Impact de l’OMS au Burkina Faso : le rapport biennal 2024-2025 dévoile des avancées majeures

Le dernier bilan de l’Organisation mondiale de la Santé (OMS) pour le cycle 2024–2025 met en lumière des résultats significatifs pour le système de santé au Burkina Faso. Malgré des contraintes liées au climat et à la situation sécuritaire, des progrès notables ont été enregistrés pour protéger les populations les plus vulnérables.

Une offensive majeure contre le paludisme et les maladies non transmissibles

L’une des réussites les plus marquantes de cette période est l’extension de la vaccination contre le paludisme à l’ensemble des 70 districts sanitaires du pays. Cette initiative est complétée par des actions de terrain d’envergure :

  • Plus de 15 millions de moustiquaires imprégnées ont été remises aux ménages.
  • Environ 5 millions d’enfants ont bénéficié de campagnes de chimioprévention saisonnière.
  • Le protocole WHO PEN a été intégré dans six districts pour optimiser le traitement des maladies chroniques dès le premier échelon de soins.

Régulation du tabagisme et renforcement législatif

Le Burkina Faso a franchi une étape historique en matière de prévention avec la signature d’un décret interdisant l’usage du tabac dans les espaces publics et les transports collectifs. Cette mesure forte vise à limiter les risques sanitaires évitables pour l’ensemble des citoyens.

Garantir l’accès aux soins dans les régions instables

Face aux difficultés d’accès dans certaines zones, l’OMS a soutenu la mise en place de cliniques mobiles et de postes de santé avancés. Cet appui logistique a permis l’acheminement stratégique de 58 tonnes de fournitures médicales et de médicaments essentiels vers les populations isolées.
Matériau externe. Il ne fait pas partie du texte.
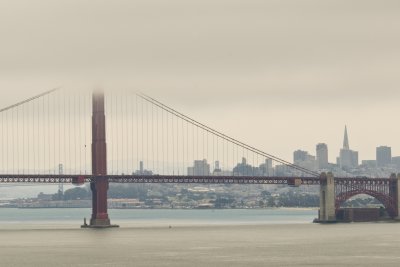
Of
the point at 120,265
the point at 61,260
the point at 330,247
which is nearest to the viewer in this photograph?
the point at 120,265

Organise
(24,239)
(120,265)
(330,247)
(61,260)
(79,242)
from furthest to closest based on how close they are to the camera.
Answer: (24,239) < (79,242) < (330,247) < (61,260) < (120,265)

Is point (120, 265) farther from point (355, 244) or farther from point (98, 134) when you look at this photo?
point (98, 134)

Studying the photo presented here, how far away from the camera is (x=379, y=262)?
123 m

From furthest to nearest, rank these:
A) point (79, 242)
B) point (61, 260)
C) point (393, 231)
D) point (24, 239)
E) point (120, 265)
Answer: point (393, 231) → point (24, 239) → point (79, 242) → point (61, 260) → point (120, 265)

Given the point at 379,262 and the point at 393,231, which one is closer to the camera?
the point at 379,262

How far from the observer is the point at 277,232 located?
7864 inches

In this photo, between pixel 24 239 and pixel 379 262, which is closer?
pixel 379 262

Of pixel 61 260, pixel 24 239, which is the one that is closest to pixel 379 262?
pixel 61 260

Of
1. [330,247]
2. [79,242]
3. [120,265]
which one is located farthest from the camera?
[79,242]

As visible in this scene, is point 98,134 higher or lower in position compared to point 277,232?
higher

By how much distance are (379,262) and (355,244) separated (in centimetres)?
3073

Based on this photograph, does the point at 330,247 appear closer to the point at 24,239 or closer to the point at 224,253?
the point at 224,253

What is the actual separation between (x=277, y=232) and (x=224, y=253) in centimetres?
6420

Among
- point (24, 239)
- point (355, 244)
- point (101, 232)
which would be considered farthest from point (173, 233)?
point (355, 244)
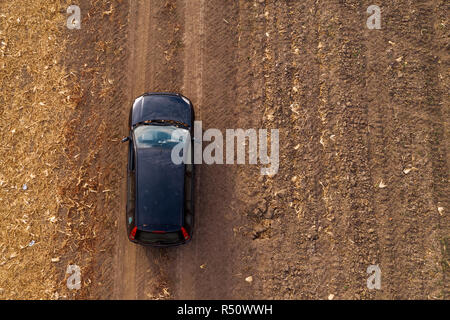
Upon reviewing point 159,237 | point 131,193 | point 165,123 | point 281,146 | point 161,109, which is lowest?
point 159,237

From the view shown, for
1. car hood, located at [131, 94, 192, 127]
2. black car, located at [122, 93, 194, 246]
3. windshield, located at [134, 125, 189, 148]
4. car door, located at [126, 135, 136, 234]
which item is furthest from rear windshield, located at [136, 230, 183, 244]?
car hood, located at [131, 94, 192, 127]

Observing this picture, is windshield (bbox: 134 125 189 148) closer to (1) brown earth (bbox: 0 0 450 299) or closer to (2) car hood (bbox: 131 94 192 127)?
(2) car hood (bbox: 131 94 192 127)

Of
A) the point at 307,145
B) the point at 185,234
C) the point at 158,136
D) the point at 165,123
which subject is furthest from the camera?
the point at 307,145

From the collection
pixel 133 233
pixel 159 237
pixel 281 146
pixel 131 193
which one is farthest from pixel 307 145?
pixel 133 233

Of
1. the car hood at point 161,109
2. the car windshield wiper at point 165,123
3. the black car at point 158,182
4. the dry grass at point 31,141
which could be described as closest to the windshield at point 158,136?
the black car at point 158,182

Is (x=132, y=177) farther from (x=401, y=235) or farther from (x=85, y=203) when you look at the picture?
(x=401, y=235)

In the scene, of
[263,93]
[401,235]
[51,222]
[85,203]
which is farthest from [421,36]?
[51,222]

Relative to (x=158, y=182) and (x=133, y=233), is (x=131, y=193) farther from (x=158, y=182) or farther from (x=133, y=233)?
(x=133, y=233)
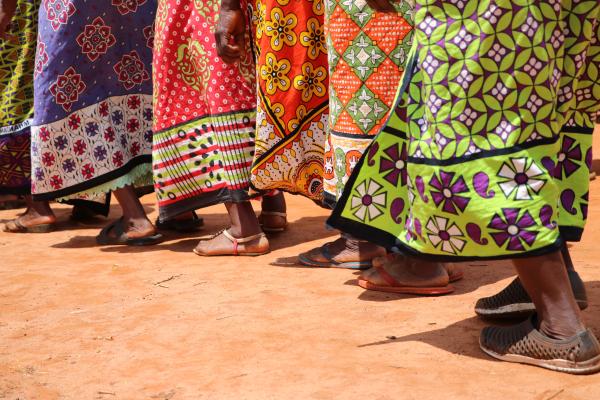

Modernisation du système d’information sanitaire

Sur le plan technologique et normatif, l’introduction de la CIM-11 (Classification Internationale des Maladies) dans quatre centres hospitaliers de référence marque un tournant. Ce dispositif améliore la précision des statistiques de mortalité et la surveillance épidémiologique, facilitant ainsi des décisions publiques basées sur des données fiables.

En somme, ces accomplissements soulignent la résilience du secteur sanitaire burkinabè et définissent les bases des futures stratégies de coopération pour une couverture santé universelle.